Patient developed seizure like activity while taking another ECG (Figure 2) and polymorphic broad complex ventricular arrhythmia was captured in ECG which was terminated with DC shock of 150 J. As chest pain was of more than 2 hours duration so thrombolytics were administered and Post thrombolysis ECG was repeated (Figure 3).
Following thrombolysis there was complete resolution of chest pain with more than 50% resolution ST segment elevation in inferior leads and in lead V1 suggestive of successful thrombolysis. Patient underwent coronary angiography which was showing normal Right coronary artery, LAD and LCX artery (Figure 4 & 5)
The interesting finding present here in this ECG is that ST segment elevation in aVF and ST segment depression in aVL combinedly giving appearance of a “DEAD MAN SIGN” (dead man lying on ground). This ECG sign is associated with total or near total occlusion of right coronary artery
Dead man sign of ECG is suggestive of total or near total occlusion of proximal right coronary artery with course of bradyarrhythmia and tachyarrhythmia (supraventricular or ventricular tachyarrhythmias). In this case patient presented with bradycardia with the heart rate of 55/min but later he developed broad complex ventricular arrhythmia which is typically associated with dead man sign when seen with inferior wall myocardial infarction [4].

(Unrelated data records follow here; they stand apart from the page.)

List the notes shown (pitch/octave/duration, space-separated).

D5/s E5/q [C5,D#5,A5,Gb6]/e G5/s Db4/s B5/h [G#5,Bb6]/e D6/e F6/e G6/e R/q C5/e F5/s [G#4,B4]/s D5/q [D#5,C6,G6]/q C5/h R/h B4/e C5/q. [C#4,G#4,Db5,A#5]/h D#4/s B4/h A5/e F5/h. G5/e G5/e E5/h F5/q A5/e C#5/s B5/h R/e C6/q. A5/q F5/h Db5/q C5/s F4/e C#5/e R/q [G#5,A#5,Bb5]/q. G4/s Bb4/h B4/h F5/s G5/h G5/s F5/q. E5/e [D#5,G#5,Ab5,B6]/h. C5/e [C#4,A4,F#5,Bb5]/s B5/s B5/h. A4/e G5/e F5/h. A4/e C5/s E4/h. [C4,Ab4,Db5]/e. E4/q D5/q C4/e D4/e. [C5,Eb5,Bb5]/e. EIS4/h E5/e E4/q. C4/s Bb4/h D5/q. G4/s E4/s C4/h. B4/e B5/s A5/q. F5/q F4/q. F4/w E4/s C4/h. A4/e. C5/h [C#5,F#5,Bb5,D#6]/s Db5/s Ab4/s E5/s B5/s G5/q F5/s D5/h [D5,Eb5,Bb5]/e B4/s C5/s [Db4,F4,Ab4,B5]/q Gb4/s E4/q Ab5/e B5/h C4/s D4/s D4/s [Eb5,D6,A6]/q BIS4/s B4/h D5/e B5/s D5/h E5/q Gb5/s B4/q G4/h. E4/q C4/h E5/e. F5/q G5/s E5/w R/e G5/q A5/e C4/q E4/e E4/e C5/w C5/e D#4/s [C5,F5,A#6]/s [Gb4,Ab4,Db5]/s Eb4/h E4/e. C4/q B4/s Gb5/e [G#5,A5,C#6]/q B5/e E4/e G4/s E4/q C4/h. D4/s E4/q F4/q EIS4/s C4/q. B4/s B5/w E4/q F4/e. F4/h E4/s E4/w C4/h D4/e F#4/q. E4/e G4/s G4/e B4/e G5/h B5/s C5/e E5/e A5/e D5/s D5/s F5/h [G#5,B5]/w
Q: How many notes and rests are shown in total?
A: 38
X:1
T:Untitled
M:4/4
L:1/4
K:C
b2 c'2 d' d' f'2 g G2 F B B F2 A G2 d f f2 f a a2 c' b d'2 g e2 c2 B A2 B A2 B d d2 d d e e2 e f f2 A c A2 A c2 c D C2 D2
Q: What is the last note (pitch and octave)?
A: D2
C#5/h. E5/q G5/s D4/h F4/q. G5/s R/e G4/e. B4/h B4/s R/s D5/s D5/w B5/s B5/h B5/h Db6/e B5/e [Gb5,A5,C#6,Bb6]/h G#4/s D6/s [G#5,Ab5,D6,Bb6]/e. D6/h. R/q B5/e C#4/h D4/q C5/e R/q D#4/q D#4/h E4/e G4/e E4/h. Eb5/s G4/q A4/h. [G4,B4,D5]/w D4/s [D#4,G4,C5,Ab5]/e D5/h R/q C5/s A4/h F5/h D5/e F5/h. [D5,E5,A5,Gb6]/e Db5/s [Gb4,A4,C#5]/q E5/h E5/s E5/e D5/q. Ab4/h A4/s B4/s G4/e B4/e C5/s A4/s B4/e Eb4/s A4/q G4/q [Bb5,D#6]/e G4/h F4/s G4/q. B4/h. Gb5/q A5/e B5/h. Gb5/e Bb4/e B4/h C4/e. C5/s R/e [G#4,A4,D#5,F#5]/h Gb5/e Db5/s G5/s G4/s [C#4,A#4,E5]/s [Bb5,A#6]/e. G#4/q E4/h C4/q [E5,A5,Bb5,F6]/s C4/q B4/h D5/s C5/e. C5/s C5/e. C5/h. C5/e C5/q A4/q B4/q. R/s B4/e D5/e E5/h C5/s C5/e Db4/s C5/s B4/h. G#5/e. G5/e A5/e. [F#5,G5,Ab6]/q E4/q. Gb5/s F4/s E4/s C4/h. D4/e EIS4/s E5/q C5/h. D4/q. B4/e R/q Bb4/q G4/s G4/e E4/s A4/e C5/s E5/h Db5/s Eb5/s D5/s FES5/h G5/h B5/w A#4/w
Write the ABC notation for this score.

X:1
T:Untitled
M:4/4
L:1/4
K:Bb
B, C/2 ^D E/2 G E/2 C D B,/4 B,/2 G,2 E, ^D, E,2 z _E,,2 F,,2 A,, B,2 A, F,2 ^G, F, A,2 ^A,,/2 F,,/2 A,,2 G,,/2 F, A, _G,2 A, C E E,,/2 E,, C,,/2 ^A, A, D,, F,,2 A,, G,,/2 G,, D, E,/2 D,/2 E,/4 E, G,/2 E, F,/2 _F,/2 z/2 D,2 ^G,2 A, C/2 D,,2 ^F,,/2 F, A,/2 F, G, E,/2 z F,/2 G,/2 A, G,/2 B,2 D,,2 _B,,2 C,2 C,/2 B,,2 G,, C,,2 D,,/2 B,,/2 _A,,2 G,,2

Patient received thrombolytics as presentation was more than 2 hours. Following thrombolysis ST segment elevation subsided more than 50%. However proximal right coronary artery obstruction was normal on coronary angiography as patient already received thrombolytics with resolution of ST segment elevation following thrombolysis is suggestive of successful thrombolysis.
In conclusion, this case demonstrates inferior wall myocardial infarction with RV myocardial infarction with the heart rate of 55/min later on patient developed polymorphic broad complex Ventricular tachyarrhythmia demonstrating the usual presentation seen with the dead man sign in ECG with inferior wall myocardial infarction.